▸ **RECORDS SHOWN**
<<<<

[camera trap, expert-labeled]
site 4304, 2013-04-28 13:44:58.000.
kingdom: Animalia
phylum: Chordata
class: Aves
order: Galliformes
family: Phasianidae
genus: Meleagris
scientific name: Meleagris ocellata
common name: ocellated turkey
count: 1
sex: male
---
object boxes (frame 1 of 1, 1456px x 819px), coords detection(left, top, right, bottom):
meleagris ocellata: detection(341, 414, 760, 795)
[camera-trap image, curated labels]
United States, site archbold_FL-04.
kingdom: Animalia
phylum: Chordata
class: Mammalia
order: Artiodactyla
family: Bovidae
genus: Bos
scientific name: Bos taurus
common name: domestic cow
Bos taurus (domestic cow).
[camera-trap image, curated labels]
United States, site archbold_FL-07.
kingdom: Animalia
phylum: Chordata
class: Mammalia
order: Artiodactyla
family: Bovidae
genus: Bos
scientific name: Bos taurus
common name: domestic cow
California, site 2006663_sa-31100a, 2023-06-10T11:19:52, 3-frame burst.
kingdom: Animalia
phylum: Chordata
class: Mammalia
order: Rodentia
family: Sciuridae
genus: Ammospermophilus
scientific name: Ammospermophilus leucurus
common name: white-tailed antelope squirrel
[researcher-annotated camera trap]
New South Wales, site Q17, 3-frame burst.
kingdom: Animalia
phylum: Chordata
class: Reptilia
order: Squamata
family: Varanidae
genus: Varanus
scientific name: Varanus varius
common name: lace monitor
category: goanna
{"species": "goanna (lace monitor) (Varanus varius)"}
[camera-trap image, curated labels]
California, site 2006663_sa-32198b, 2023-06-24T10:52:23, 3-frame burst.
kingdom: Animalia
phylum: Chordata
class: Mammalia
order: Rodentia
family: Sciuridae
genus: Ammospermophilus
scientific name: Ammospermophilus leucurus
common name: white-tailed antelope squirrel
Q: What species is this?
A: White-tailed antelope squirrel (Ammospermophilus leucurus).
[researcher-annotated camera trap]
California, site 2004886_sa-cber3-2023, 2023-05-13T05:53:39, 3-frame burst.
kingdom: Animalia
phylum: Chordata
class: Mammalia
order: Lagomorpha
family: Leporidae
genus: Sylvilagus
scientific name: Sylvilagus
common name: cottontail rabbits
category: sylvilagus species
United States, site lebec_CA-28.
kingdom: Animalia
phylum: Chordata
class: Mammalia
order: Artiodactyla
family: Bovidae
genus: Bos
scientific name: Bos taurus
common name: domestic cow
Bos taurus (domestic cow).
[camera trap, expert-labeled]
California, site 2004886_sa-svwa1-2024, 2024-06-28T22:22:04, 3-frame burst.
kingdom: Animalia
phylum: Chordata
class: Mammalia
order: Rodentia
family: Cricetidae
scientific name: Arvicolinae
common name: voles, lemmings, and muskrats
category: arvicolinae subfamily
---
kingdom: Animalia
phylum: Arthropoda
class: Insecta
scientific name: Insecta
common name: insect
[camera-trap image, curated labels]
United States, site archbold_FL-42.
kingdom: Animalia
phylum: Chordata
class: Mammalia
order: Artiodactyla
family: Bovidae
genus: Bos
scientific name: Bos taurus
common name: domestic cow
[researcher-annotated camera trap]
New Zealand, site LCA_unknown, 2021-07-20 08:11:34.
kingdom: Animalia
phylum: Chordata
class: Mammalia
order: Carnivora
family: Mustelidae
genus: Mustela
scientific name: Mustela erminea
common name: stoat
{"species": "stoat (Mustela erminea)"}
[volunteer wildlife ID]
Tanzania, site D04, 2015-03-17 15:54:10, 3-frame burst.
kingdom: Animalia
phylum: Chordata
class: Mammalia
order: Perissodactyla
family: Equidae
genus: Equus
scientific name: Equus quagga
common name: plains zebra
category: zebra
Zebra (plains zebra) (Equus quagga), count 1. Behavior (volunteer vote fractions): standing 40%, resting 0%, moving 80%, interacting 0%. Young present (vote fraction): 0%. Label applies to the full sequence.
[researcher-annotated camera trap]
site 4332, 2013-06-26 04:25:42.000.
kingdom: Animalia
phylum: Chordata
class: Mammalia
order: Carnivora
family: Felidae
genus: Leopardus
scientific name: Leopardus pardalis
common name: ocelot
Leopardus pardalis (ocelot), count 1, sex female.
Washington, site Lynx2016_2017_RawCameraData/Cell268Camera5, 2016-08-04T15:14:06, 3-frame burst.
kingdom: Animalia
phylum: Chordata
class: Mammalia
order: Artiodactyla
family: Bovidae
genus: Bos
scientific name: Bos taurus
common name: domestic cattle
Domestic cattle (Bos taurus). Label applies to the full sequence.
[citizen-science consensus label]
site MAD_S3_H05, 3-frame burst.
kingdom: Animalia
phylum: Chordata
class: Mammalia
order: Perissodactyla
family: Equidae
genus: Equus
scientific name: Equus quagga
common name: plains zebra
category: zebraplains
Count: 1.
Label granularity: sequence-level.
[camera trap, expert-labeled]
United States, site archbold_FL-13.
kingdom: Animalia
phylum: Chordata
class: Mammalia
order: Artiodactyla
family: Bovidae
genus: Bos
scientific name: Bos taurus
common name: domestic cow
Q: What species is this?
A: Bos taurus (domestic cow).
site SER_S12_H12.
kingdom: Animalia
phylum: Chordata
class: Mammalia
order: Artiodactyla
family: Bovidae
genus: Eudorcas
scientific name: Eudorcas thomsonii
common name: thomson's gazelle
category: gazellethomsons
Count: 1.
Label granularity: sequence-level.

>>>>

▸ **ASSIGNED TASK**
Line count for "United": count the lines in the records above that contain this word, and write only the number.

▸ **ANSWER BOX**
5